An Ernest Hemingway Short Story Will Be Published Almost 60 Years After His Death


The years before Ernest Hemingway took his own life he had not published anything, but this doesn’t mean he was not writing. Hemingway shot himself in 1961, and it had been nearly a decade since he published The Old Man and the Sea, for which he won the Nobel Prize in Literature.

Vanity Fair is reporting that this week, a previously unpublished Ernest Hemingway short story, “A Room on the Garden Side” was shared with the world for the first time. In the second half of the fifties, Hemingway was living in Cuba and sent a letter to his publisher, Charles Scribner Jr., to let him know that he was writing.

“I started writing short stories which is the hardest thing for me,” he wrote. “You can always publish them after I’m dead.”

It’s unclear if the letter was forboding or a sign of his state of mind as less than five years later, the American writer was dead. Carlos Baker, Hemingway’s biographer, said that the year that he was working on short stories was one of the toughest of his life.

“[Hemingway] hoped to get through the spring without killing anyone, himself included.”
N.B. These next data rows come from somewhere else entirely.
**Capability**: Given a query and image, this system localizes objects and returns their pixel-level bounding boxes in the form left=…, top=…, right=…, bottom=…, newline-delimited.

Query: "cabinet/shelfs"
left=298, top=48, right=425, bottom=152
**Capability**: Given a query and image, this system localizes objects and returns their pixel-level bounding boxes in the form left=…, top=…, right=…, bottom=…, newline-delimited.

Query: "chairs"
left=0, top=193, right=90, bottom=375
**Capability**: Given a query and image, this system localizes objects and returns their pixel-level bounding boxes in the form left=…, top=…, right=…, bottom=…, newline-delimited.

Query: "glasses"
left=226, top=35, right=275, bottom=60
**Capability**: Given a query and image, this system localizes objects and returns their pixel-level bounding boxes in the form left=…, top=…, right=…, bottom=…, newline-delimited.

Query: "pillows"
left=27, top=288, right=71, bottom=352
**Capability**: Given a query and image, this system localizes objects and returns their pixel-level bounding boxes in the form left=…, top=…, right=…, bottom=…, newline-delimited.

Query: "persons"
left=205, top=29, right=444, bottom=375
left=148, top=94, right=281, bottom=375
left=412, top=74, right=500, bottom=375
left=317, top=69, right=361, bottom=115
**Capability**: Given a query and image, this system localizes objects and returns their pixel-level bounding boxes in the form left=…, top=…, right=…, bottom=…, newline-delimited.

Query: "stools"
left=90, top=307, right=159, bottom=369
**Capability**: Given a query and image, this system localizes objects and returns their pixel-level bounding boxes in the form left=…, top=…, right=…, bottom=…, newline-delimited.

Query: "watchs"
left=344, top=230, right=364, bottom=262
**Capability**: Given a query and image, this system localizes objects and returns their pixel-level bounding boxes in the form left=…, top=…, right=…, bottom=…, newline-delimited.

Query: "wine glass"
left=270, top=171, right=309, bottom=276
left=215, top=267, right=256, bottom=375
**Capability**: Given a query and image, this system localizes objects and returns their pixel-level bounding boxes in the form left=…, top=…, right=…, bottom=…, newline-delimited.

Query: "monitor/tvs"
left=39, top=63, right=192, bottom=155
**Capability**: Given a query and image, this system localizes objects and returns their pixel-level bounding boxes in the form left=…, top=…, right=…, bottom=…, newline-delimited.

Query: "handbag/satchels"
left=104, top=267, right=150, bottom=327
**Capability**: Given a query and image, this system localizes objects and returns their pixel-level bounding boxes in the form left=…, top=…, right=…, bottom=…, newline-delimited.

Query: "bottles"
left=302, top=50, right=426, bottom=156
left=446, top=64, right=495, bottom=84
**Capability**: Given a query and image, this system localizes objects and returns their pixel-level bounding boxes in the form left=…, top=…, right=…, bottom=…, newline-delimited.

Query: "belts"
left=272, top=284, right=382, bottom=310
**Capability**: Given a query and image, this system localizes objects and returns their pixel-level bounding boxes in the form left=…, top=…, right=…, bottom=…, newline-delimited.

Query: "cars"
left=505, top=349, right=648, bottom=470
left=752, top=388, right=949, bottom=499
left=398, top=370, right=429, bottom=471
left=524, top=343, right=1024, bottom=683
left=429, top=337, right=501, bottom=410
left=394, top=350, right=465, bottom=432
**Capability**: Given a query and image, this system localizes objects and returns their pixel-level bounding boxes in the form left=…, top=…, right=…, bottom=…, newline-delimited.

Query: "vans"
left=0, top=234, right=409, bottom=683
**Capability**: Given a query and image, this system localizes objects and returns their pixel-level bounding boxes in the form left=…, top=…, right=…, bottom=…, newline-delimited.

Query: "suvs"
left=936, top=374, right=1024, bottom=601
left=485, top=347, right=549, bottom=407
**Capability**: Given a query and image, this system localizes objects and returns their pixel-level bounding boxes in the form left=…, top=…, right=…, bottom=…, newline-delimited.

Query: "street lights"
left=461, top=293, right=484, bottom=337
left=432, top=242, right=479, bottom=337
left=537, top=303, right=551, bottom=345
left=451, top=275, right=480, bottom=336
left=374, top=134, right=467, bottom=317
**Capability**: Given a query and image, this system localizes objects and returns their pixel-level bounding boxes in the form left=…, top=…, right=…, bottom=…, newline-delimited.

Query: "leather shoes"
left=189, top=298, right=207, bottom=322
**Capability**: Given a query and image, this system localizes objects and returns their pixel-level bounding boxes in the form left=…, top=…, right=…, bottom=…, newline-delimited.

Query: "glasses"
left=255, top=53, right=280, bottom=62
That year found Hemingway struggling with writer’s block and desperate to get back into the groove of writing again. He was said to be grumpy and hoping that by working on short stories, he might get his writer’s voice back. He had put a novel based in Africa aside and turned back to writing about wartime Europe.

Andrew F. Gulli, the managing editor of The Strand Magazine (which will publish the new Hemingway short story) says Hemingway returned to Paris for the setting of “A Room on the Garden Side.”

“It has some of the necessary ingredients. A group of courageous characters, hope for the future, nostalgia for the past, a memorable setting (in this case, the iconic Ritz hotel), and the fragility of life.”

The story is told in the first-person by an American named Robert, but whose nickname, like Hemingway’s was “Papa.”

As a setting for his fiction, Paris was Hemingway’s happy place. His memoir (published after his death), A Moveable Feast, covered his early years in Paris as a young journalist with such notables as F. Scott Fitzgerald, Ezra Pound, and Gertrude Stein.

Why the Hemingway family has decided to publish the story now is unclear, but the Hemingways are happy to have one more piece of the legendary writer to enjoy.